After this ray of sunshine he then rains on our parade, he is still pessimistic on the outlook for the wider economy and says there will be significant further bad news in the three interconnected factors of consumer spending, the housing market and economic growth.

"Taking house prices first, we have already seen a drop in average UK house prices of 20pc from the peak level in August 2007. But house prices are still high in relation to average earnings, especially for first-time buyers.

"In the early 1990s the house/price earnings ratio fell very markedly, from almost five to just over three. Even if the fall is not as marked in the current phase of adjustment, it is quite possible that we will see another 15pc-20pc drop in house prices nationally.

"The latest Treasury forecast of a 1pc fall in GDP in 2009 looks far too optimistic. Furthermore, the recovery from that is unlikely to be a sharp, V-shaped one. With consumers and banks deleveraging and with the prospect of a very large government fiscal deficit, the recovery after 2009 is likely to be pretty anemic."

Even the prospect of Obamanomics is overshadowed by his desire to reign in Wall Street."Wall Street has not worked," Obama told CNBC's John Harwood in an exclusive interview. "So it's going to be a substantial overhaul. We're going to have better enforcement, better oversight, better disclosure, increased transparency.

It seems to me that President Elect Obama is a sensible guy and has a team around him that know what they are talking about. I do hope, however, that he and his team don't pander to the wider public and throw regulations at the market without thinking them through. You may wonder why I would be worried about this, well, it seems to me that whatever Obama does in the US will be mirrored over here in some way shape or form.

If you are not concerned, imagine a Euro Sarbanes-Oxley act here (more than likely called Sarkozy-Merkel here). Bye, bye IPO's, hello massive regulatory cost hikes. Compliance consultants and accountants would be happy; pretty much everyone else would get screwed.

We have seen the shape of things to come with the short selling ban. As much as it pains me, I would argue that the move to ban short selling in banks was the right decision at the time, it was special circumstances.

Problem is, now idiot Politicians who catch CNBC for a few minutes a day in their Parliamentary offices, think that they are market experts. This 'expertise' now leads them to believe that short selling is evil and the cause of the world's problems. Their constituents believe this because they have read the 'City' pages in their favorite red-top, and suddenly we have a love-in that ends in some unworkable, ridiculous rules.
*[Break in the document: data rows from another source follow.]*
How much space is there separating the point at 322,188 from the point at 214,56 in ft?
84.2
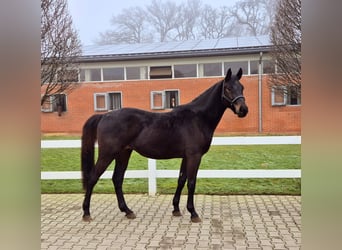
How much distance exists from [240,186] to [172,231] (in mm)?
1790

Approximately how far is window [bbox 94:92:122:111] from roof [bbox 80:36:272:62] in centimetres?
48

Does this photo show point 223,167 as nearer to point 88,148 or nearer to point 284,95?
point 284,95

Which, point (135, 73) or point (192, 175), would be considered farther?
point (135, 73)

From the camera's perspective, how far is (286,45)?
3467 mm

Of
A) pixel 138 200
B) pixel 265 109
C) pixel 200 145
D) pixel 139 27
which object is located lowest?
pixel 138 200

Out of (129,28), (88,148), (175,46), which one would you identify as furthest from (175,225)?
(129,28)

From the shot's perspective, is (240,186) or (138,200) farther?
(240,186)

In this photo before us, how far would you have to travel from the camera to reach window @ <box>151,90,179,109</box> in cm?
418

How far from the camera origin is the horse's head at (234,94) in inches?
108

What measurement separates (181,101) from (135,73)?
0.74 metres

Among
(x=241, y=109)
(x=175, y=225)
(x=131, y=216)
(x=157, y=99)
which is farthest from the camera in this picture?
(x=157, y=99)
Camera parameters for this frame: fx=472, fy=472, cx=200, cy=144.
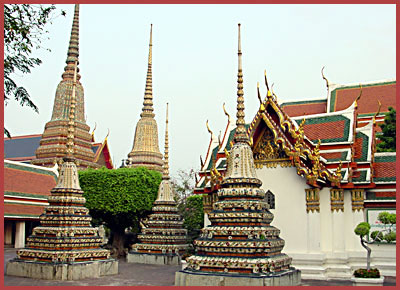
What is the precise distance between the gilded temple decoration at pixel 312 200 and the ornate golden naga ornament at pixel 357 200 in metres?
1.24

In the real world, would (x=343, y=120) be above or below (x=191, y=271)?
above

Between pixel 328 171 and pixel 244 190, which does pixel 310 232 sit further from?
pixel 244 190

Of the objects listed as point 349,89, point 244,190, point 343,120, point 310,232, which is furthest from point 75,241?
point 349,89

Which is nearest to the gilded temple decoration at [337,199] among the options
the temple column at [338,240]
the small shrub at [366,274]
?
the temple column at [338,240]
Imagine if short selling were completely banned, how long would it be before the hedgies and the wider investment community would find a way of being able to exploit a one sided market. Pushing stocks to incredibly high levels without the fear of shorters spoiling the party. Enter a second Internet bubble type market. Not good for anyone.

This year could be a write-off, it could be a sobering reminder that times can't always be good, it might even show how resilient the world economies are as we shrug off the recession in the last quarter but one thing it will definitely be is 'The Year Of The Regulator'.